Render the stretch from the line containing "How far in space" through the end of the records as a Markdown table with two columns, Row and Text. Number each line in Row, put the line in Text, and leave out blank lines.

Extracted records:
--- --- ---

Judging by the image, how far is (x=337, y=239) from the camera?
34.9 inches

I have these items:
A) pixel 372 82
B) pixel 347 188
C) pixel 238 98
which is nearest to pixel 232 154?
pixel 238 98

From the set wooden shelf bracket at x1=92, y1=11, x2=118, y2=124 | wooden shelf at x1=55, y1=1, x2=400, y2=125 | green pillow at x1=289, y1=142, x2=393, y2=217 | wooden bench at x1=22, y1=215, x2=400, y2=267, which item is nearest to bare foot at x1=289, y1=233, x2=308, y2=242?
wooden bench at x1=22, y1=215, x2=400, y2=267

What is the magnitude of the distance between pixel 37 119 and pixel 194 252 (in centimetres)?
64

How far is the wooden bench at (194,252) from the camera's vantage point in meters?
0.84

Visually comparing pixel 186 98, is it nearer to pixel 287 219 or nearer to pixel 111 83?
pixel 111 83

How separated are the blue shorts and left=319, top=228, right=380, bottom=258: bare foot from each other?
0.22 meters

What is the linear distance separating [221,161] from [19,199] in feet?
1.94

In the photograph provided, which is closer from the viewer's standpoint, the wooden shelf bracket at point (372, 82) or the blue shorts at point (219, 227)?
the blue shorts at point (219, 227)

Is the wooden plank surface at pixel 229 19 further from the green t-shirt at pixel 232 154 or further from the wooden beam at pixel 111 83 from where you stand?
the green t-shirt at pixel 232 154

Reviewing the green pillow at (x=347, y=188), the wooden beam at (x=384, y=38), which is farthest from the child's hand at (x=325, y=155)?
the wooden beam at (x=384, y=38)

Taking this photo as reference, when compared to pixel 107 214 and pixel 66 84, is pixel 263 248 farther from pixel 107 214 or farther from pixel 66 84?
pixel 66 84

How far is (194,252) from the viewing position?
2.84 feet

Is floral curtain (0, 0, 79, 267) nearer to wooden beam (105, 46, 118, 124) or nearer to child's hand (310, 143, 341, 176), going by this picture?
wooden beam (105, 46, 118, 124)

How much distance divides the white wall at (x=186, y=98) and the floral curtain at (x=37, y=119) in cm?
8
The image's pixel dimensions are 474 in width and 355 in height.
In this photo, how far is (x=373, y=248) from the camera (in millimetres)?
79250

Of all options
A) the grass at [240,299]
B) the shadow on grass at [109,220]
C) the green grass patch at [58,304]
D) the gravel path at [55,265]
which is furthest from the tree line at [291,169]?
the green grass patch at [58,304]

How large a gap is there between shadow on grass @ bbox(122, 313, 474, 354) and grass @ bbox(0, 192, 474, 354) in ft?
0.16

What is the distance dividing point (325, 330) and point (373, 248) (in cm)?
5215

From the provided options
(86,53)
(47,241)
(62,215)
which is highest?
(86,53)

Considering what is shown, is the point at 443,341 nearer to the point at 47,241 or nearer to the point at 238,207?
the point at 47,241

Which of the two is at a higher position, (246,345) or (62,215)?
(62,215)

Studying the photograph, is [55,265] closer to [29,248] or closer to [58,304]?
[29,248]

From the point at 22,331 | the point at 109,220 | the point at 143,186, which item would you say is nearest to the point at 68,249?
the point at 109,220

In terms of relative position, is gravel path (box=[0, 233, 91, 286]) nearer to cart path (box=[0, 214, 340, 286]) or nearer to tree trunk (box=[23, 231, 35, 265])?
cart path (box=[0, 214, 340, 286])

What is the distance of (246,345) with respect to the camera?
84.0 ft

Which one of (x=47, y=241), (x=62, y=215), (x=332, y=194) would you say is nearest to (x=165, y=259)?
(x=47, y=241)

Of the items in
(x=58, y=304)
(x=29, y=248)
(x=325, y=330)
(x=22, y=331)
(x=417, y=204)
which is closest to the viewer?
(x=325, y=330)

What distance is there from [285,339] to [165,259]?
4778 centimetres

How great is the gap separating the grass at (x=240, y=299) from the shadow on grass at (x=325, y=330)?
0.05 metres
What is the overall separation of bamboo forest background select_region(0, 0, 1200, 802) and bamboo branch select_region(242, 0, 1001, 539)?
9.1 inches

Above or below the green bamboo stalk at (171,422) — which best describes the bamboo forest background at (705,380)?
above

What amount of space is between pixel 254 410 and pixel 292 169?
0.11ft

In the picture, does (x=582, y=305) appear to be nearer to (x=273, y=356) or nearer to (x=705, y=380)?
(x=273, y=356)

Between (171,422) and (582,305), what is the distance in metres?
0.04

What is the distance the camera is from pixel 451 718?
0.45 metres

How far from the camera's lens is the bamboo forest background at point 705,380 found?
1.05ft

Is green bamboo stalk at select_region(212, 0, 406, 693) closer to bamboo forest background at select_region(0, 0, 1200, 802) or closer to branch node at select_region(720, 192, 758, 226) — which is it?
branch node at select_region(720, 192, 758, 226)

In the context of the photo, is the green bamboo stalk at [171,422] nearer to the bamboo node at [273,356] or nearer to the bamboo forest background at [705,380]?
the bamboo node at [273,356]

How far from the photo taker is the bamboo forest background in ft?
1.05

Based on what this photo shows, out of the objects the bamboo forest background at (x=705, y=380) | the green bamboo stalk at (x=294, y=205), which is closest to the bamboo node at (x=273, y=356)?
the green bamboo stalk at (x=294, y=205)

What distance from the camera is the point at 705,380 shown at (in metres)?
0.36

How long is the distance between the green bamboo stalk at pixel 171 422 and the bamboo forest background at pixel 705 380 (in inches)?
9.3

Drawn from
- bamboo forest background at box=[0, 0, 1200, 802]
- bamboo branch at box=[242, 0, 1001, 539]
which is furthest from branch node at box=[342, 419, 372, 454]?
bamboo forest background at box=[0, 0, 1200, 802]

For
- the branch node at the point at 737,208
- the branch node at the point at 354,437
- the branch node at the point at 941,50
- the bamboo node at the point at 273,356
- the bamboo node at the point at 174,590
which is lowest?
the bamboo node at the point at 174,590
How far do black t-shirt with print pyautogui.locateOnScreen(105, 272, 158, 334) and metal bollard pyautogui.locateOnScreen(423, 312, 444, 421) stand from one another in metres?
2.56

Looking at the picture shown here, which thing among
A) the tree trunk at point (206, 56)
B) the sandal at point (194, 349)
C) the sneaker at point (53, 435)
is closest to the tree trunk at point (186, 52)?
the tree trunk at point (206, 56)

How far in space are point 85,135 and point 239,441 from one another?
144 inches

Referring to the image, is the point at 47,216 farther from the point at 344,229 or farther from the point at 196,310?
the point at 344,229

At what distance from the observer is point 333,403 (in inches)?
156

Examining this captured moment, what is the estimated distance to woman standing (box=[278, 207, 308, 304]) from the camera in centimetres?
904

--- --- ---

The output:
| Row | Text |
|---|---|
| 1 | How far in space are point 85,135 and point 239,441 from one another? |
| 2 | 144 inches |
| 3 | Referring to the image, is the point at 47,216 farther from the point at 344,229 or farther from the point at 196,310? |
| 4 | the point at 344,229 |
| 5 | At what distance from the observer is point 333,403 (in inches)? |
| 6 | 156 |
| 7 | Examining this captured moment, what is the estimated distance to woman standing (box=[278, 207, 308, 304]) from the camera in centimetres? |
| 8 | 904 |